[Questions about pictured scenes]
——
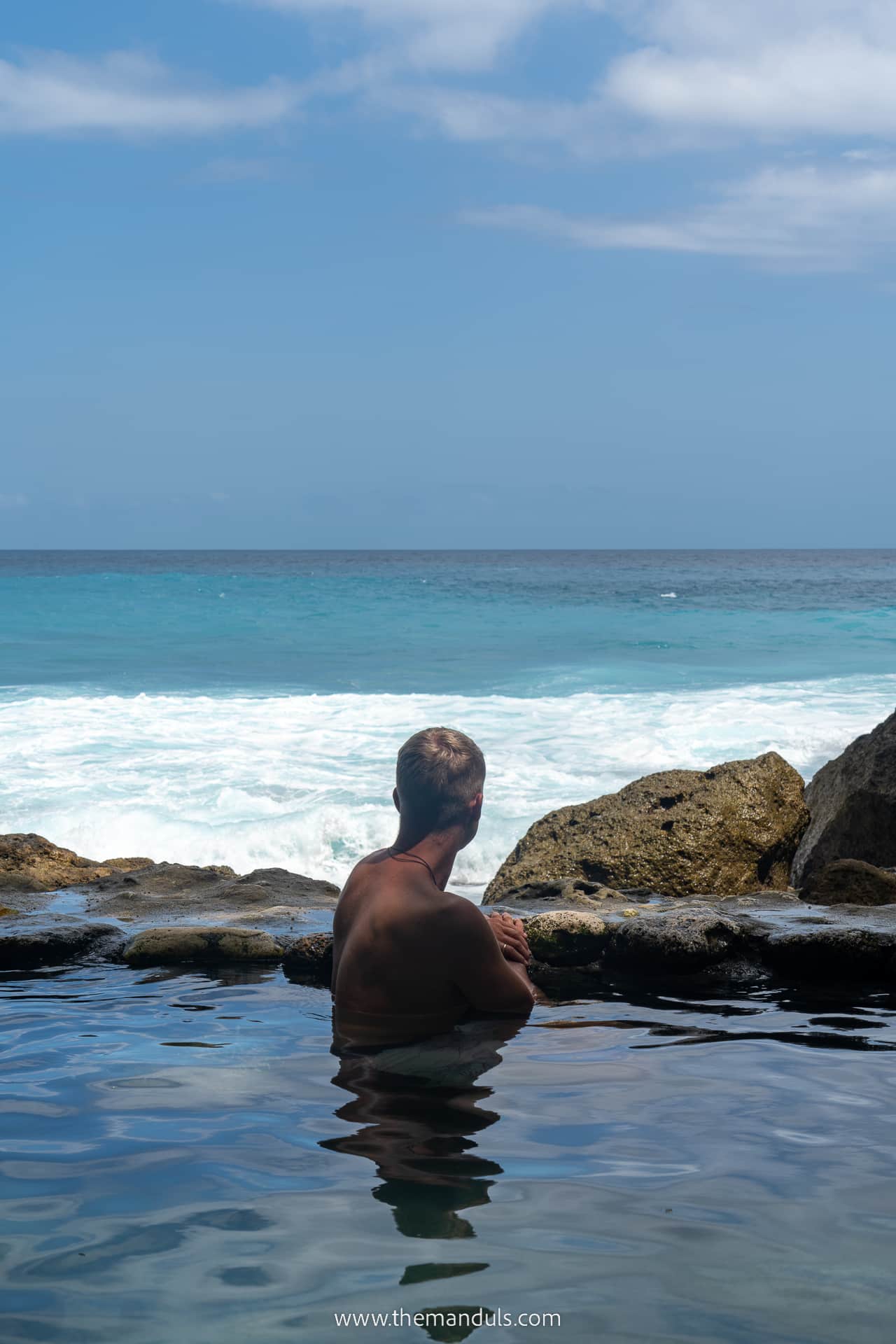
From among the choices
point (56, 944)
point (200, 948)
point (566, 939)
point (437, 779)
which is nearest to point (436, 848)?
point (437, 779)

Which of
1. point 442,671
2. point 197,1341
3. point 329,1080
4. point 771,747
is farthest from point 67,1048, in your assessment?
point 442,671

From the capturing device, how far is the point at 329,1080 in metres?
3.83

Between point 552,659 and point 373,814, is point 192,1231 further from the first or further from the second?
point 552,659

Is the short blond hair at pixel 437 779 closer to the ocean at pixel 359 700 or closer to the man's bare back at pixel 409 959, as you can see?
the man's bare back at pixel 409 959

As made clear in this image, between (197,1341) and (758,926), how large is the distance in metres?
3.70

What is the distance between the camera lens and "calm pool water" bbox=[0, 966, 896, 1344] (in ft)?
7.86

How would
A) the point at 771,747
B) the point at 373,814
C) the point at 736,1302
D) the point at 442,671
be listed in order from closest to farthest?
the point at 736,1302 → the point at 373,814 → the point at 771,747 → the point at 442,671

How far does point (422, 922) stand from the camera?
3.92 meters

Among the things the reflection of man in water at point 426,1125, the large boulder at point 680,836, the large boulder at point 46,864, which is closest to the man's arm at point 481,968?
the reflection of man in water at point 426,1125

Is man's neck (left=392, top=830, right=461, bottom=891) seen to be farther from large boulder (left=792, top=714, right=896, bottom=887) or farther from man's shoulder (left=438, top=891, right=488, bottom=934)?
large boulder (left=792, top=714, right=896, bottom=887)

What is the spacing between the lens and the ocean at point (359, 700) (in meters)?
→ 11.5

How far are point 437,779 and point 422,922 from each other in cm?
48

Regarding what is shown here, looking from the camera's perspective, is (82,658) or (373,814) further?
(82,658)

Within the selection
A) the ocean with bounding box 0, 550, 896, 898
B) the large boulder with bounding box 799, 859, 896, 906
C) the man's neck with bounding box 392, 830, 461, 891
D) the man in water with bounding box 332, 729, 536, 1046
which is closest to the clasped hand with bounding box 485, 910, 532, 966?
the man in water with bounding box 332, 729, 536, 1046
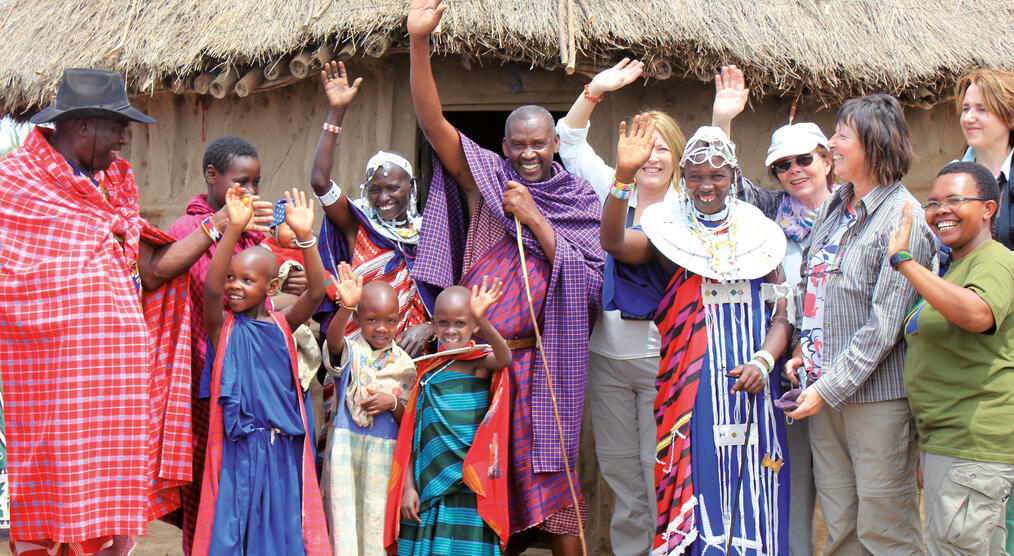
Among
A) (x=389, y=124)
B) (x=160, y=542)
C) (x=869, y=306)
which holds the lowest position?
(x=160, y=542)

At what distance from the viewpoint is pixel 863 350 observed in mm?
3209

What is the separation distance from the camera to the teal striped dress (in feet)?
11.7

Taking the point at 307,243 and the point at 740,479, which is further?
the point at 307,243

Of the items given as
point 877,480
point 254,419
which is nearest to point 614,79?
point 877,480

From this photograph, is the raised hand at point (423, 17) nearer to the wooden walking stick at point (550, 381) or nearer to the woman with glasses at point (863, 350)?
the wooden walking stick at point (550, 381)

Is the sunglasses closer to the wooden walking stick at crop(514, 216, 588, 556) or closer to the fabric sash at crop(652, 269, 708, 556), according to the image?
the fabric sash at crop(652, 269, 708, 556)

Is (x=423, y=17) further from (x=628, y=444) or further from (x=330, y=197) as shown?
(x=628, y=444)

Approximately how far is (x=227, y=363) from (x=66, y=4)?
334 cm

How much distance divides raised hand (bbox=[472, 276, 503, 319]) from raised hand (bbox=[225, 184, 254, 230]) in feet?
2.95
——
EXERCISE OBJECTIVE> Starting at the line that contains "From this photograph, is", retype each line through the end of the listing above and nothing else.

FINISHED ANSWER>
From this photograph, is the raised hand at point (423, 17) nearer to the wooden walking stick at point (550, 381) or nearer to the woman with glasses at point (863, 350)?
the wooden walking stick at point (550, 381)

Is the sunglasses closer to the wooden walking stick at crop(514, 216, 588, 556) or closer to the fabric sash at crop(652, 269, 708, 556), according to the image?
the fabric sash at crop(652, 269, 708, 556)

Is (x=423, y=17) further from (x=628, y=444) or further from (x=330, y=197) as shown?
(x=628, y=444)

Approximately how far is (x=227, y=363) from (x=66, y=4)?
334 cm

How much distance divides raised hand (bbox=[472, 276, 503, 319]) from raised hand (bbox=[225, 184, 254, 230]) in feet?
2.95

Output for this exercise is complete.